## Activity
Please give the outlet that Richard Dugdale writes for, according to the Aston Villa–Manchester City match preview.
[Source document]
After a much needed win at Burnley and an encouraging performance and result at Leicester in midweek, the horror show at Watford is thankfully beginning to be pushed towards the back of our minds. After a run of 4 consecutive away fixtures in all competitions, a return to Villa Park and home comforts is a welcome relief. Nevertheless with defending champions Manchester City in town, it’s not the straightforward welcome home we could perhaps have wanted.
In advance of another huge clash for Villa in our current relegation battle, we sought the City perspective on the tie from Richard Dugdale (@ignoblewretch) from Man City Xtra (@City_Xtra). Here’s what he had to say.
After the last 2 sensational league seasons for Man City, this season hasn’t gone quite to plan. What do you think are the main reasons behind this?
There were a few hiccups early in the season which combined to make a real issue for City. The tactics felt a little stale, the players drive to grind out a win seemed to have dipped, and most importantly we lost too many players to injury. You can get past the first two problems with rotation to shake things up, but with key players sidelined it meant that Pep had to rely on players and a system and that weren’t working. He seems to have resolved that now but obviously too late to get back in the title race.
2. With the title seemingly Liverpool’s, what would you say now constitutes a successful season for City and is the league now about finishing as strongly as possible?
There was a point when I thought City were going to struggle to stay in the top four. Fortunately Chelsea’s form dropped off and City have improved in the last month, so getting second place and reducing the points gap to Liverpool is realistically what the club should be aiming for. If we manage to bag a few trips to Wembley along the way and seriously progress in the Champions League, most fans would consider that a success.
3. With Kompany leaving last summer and David Silva going this Summer, is it feeling like something of a transition/changing of the guard period for City?
Yeah, but it feels like the right time. City like to give players a nice ride off into the sunset. In the last few years we’ve had it with Pablo Zabaleta, Yaya Touré, Vincent Kompany, and now David Silva. They each get the chance to be the centre of attention and have their own career swan-song at the end of each season. The same will probably happen with Fernandinho next year and then Agüero after that – it’s a steady transition.
4. What are the main weaknesses in City’s side that Villa could seek to exploit?
[/Source document]
[Extracted information]
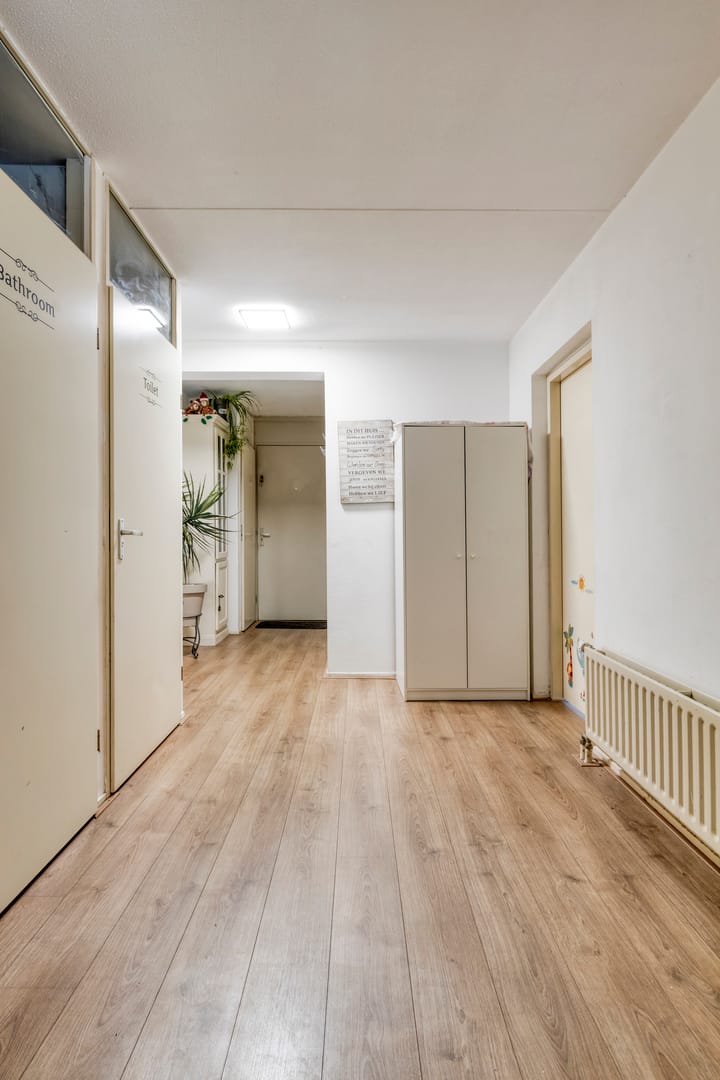 Foto 9 van Olof Palmehof 7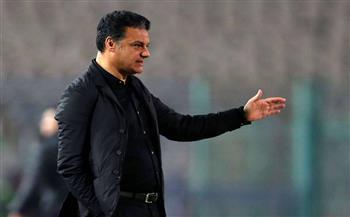 المصرى وبيراميدز.. الشكوك تطارد إيهاب جلال
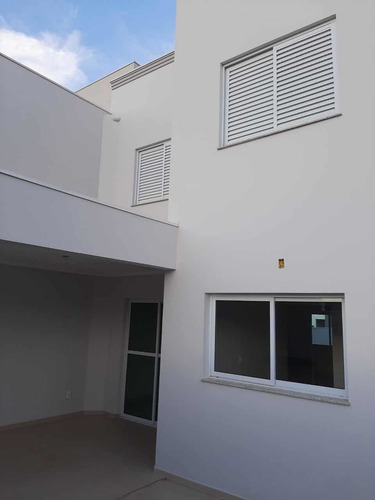 Imagem 8 de 9 de Casa Para Comprar Corrupira Jundiaí - Baa1059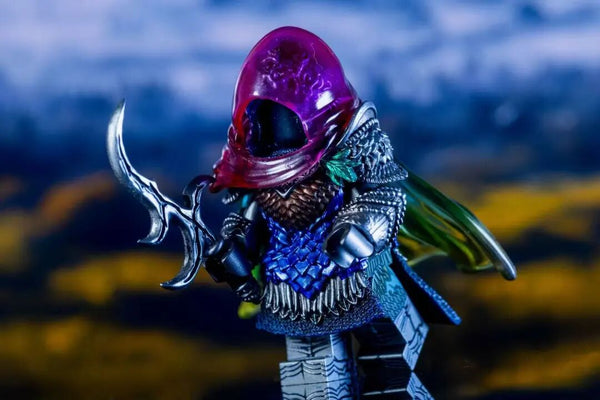Pre-order Elden Ring Black Knife Tiche (special version)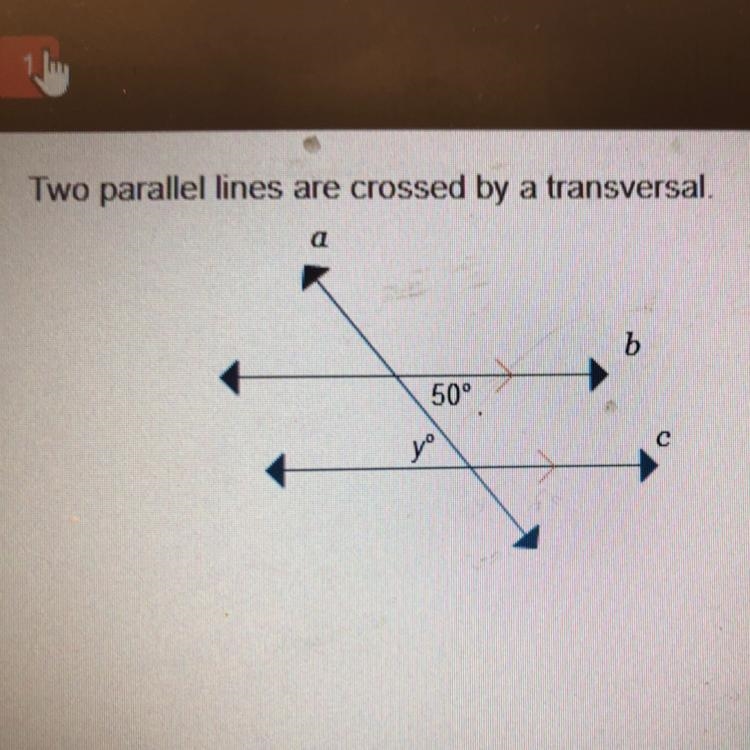 What’s the value of y?-example-1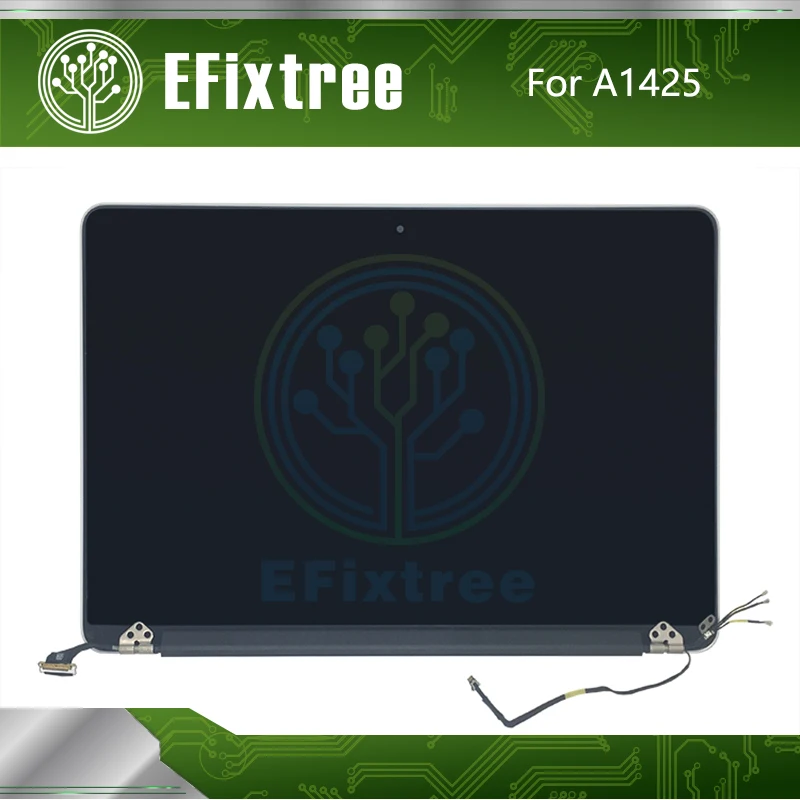 ЖК экран в сборе для Macbook Pro 13 ''Retina A1425 2012 2013 год|a1425 lcd|a1425 displaya1425 lcd assembly |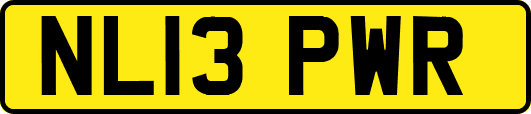 NL13PWR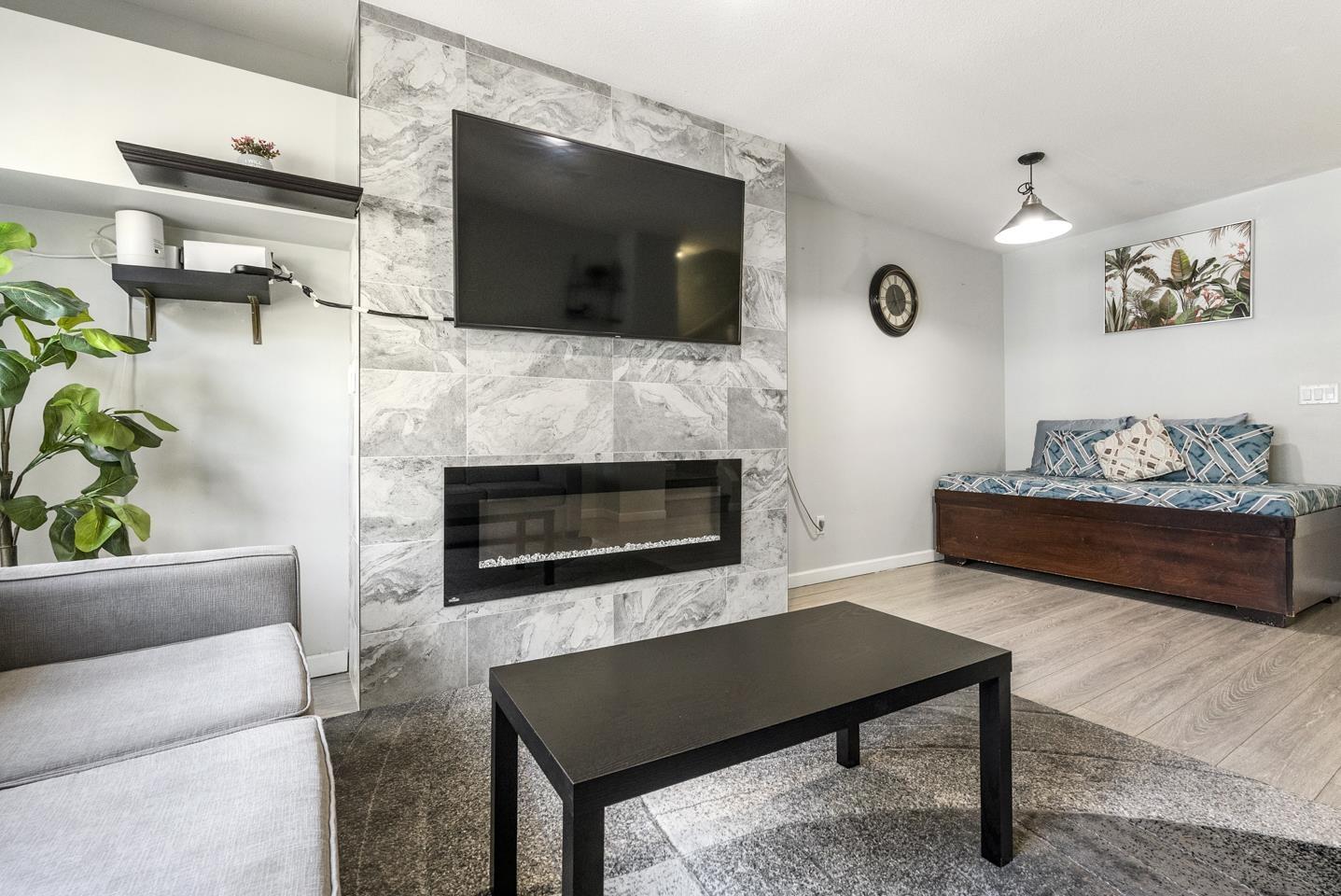 36 16388 85 Avenue, Surrey, British Columbia  V4N 5G2 - Photo 5 - R3061274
[/Extracted information]
## Response
Man City Xtra (@City_Xtra)